¿Humanizar la pena de muerte?

Por Juan Carlos Martínez

Joseph Wood, de 55 años, un asesino serial condenado a la pena de muerte en Arizona, Estados Unidos, agonizó dos horas antes de expirar por efectos de una inyección letal.

La defensa del reo reclamó que se detuviera la ejecución, una de las más largas que se conocen con la aplicación del mencionado método, pero el pedido no prosperó.

Los cables de las agencias informativas señalaron que la escena que describieron los letrados en su informe agregó un nuevo argumento para el debate sobre las distintas formas de ejecutar la pena de muerte.

Las opiniones están divididas.

Hay quienes creen que el uso de fármacos es la mejor manera de evitar el sufrimiento del condenado.

Otros consideran que la guillotina es el instrumento apto para hacer más rápida y eficaz la faena.

No faltan los que eligen el fusilamiento como la vía más apropiada.

Y están los que ven en la silla eléctrica el mejor vehículo para trasladar un ser humano a la muerte.

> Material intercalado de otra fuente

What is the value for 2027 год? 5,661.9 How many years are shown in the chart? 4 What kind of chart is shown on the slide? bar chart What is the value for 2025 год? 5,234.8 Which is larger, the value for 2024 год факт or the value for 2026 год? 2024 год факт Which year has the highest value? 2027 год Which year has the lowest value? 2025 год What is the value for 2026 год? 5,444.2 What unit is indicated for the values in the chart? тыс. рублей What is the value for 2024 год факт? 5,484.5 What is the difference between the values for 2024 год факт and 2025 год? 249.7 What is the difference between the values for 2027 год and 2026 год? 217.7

La discusión no gira por la crueldad intrínseca que encierra la pena capital sino por la forma en que produce la muerte de los condenados.

Importa la forma, no el fondo del problema.

Para decirlo sin eufemismos, la idea de quienes son partidarios de la pena capital puede redondearse de la siguiente manera: estamos de acuerdo con aplicar el ojo por ojo, diente por diente, pero tratemos de ponerle un ropaje piadoso a la pena de muerte para no erosionar el sentido humanitario que tenemos sobre la vida.

Algún parecido hay entre esta falacia y la que empleaban los torturadores en los campos de exterminio que funcionaron en la Argentina durante el terrorismo de Estado.

La presencia de un médico para controlar la resistencia de las víctimas les daba una aureola de humanidad a los tormentos.

Desde un punto de vista perverso, el médico no se sentía cómplice de la tortura: se creía un salvador de vidas.

Buscar formas alternativas para aplicar la pena de muerte para atenuar o disimular la brutalidad y el salvajismo de esa condena es una cruel ironía, reveladora del grado de hipocresía de quienes en nombre de la justicia se convierten en asesinos, tan asesinos como el mismo ejecutado.

Asesinos no sólo es el que muere en una cama por efectos de inyecciones letales, el que expira en una silla eléctrica o el que da el último suspiro colgado con la soga al cuello por haberle quitado la vida a otra persona

También son asesinos los que manipulan esos instrumentos para matar.

Asesino es el propio Estado.

Lo son los jueces que firman las sentencias.

Lo son los legisladores que votan las leyes.

Y lo son, aunque de manera menos directa pero con decisiva influencia, las personas que apoyan y aplauden la muerte como castigo.

Hay una sola manera de humanizar la pena de muerte: aboliéndola.